Политика поэтики”

Литература

Среди множества (весьма спорных, но небезынтересных — в особенности, касаемых политики современного диджитал-протеста) мыслей этой книжки важнейшими на мой взгляд являются две.

Первая — о тотальной бездискурсивности капитализма.

Вторая — о тотальности редимейда, оставляющего художнику незавидную участь бездуховного компилятора, обслуживающего СМИ, или медиума, как Гройс их именует вслед за Маклюэном.

И одно, и другое — на самом деле — имеет дело, конечно, с проблемой языка — главной проблемой всего постмодерного общества. Отличие лишь в том, что, по Гройсу, языка больше нет. Грамматика — хребет любой лингвистики — съедается сущностными экранами власти: поисковыми системами и экономической статистикой.

Ад Маргинем, 2013

 

Нам не важен писатель Н., нам важно, как продаются его книги. Его жесты — радикализм, пассивность, закрытость, т.е. вообще все — в этой структуре вообще лишаются значения, ибо важна лишь формулировка его финансовых показателей, в плюсе — он, безусловно, прав, в минусе — увы, он просто недостойный гражданин. Это же касается главного креативщика — власти. Власть эффективна до той поры, пока ее деятельность сопряжена с экономической стабильностью или — лучше — ростом. Других оправданий в лице Бога, морали, патриотизма капиталистическая система не принимает.

Художник — это мрачная бижутерия, прикрывающая систему, дающее право дышать. Он не владеет языком, а если и пытается быть критиком (в кантовском, конечно, смысле) — то это замкнутый на себя коммутатор, не имеющий ничего общего с современностью. Распад атома завершился, всеобщий коллапс открытых систем предполагает тотальное молчание, деятельностный сон о великом вчера. Важнейшими именами для Гройса становятся Дюшан, Малевич и Беньямин. Каждый из них, по мнению философа, воспринимал эпоху как конечную точку времени.

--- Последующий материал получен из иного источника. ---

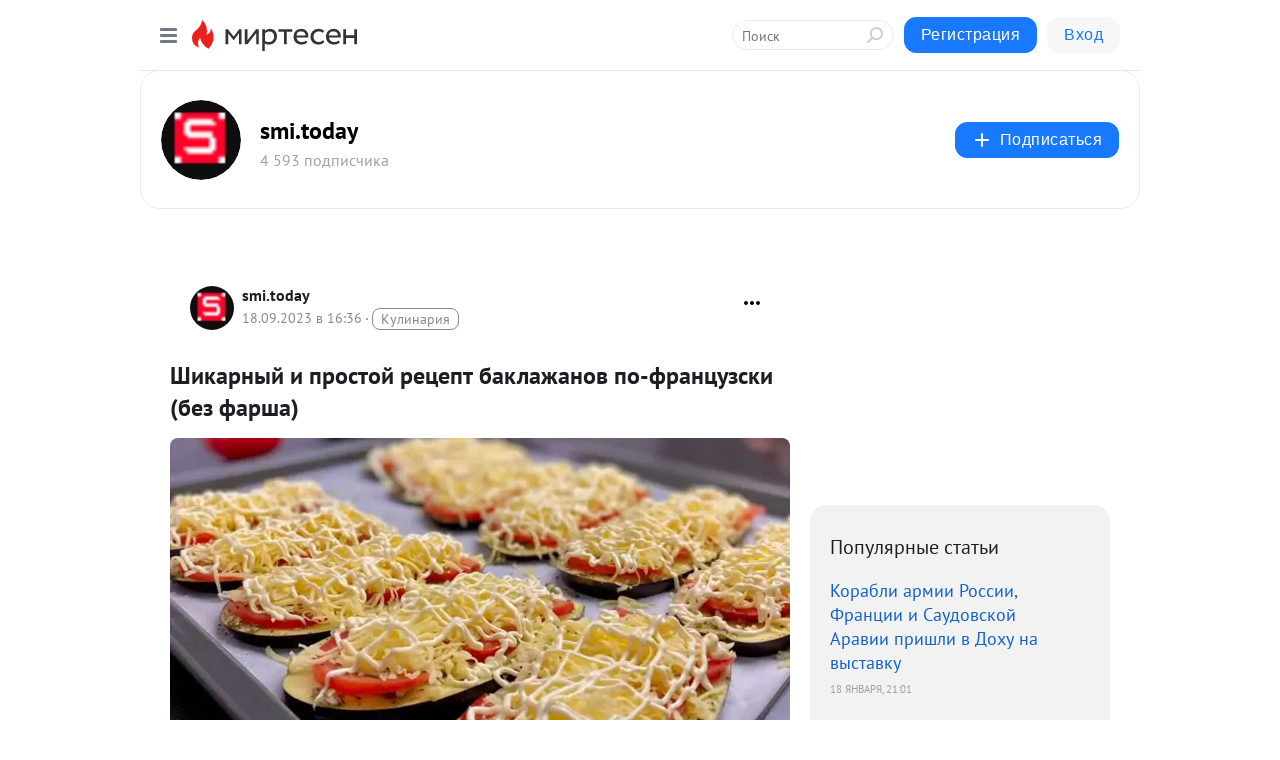

--- FILE ---
content_type: application/javascript;charset=UTF-8
request_url: https://exad.smi2.ru/jsapi?action=rtb_news&payload=CAQSJDdlZTRlYzZjLTUwOTgtNDMzMS04M2IzLTUzYmUxYTZlYzE2NRpEEKKCw8sGIgVydV9SVSoNMTguMTE4LjEwNS4zNTABOiRhNTIyYzVmNi0wYjNiLTQ4OWMtYTcwOS1mOTYyODMwM2NhMjkiqAEIgAoQ0AUanwFNb3ppbGxhLzUuMCAoTWFjaW50b3NoOyBJbnRlbCBNYWMgT1MgWCAxMF8xNV83KSBBcHBsZVdlYktpdC81MzcuMzYgKEtIVE1MLCBsaWtlIEdlY2tvKSBDaHJvbWUvMTMxLjAuMC4wIFNhZmFyaS81MzcuMzY7IENsYXVkZUJvdC8xLjA7ICtjbGF1ZGVib3RAYW50aHJvcGljLmNvbSkqEQjkpAMaC21pcnRlc2VuLnJ1MvoCCn9odHRwczovL210LnNtaS50b2RheS9ibG9nLzQzNzcxNjU4NzI2L1NIaWthcm55aXktaS1wcm9zdG95LXJldHNlcHQtYmFrbGF6aGFub3YtcG8tZnJhbnRzdXpza2ktYmV6LWZhcnM_dXRtX3JlZmVycmVyPW1pcnRlc2VuLnJ1EkZodHRwczovL3d3dy5zbWkudG9kYXkvcnVfc21pLzI2NDQ0Nzktc2hpa2Fybnlqai1pLXByb3N0b2pqLXJlY2VwdC5odG1sIq4B0KjQuNC60LDRgNC90YvQuSDQuCDQv9GA0L7RgdGC0L7QuSDRgNC10YbQtdC_0YIg0LHQsNC60LvQsNC20LDQvdC-0LIg0L_Qvi3RhNGA0LDQvdGG0YPQt9GB0LrQuCAo0LHQtdC3INGE0LDRgNGI0LApIC0gc21pLnRvZGF5IC0g0JzQtdC00LjQsNC_0LvQsNGC0YTQvtGA0LzQsCDQnNC40YDQotC10YHQtdC9QhoIiKwGEgtzbG90XzEwMzk0NBgaIAFAAkisAg
body_size: 71
content:
_jsapi_callbacks_._4({"response_id":"7ee4ec6c-5098-4331-83b3-53be1a6ec165","blocks":[{"block_id":103944,"tag_id":"slot_103944","items":[],"block_view_uuid":"","strategy_id":14}],"trace":[]});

Это ничем не отличается от сегодняшнего дня. В этот миг художнику важно спасти последнее, чем может быть спасено искусство. Для Дюшана — это было одухотворение готового, суперреалистичного объекта, для Малевича — конечность форм, вбирающих в себя все линии и штрихи предыдущих поколений, для Беньямина — дух, стремительный взмах крыла нескопированной мысли.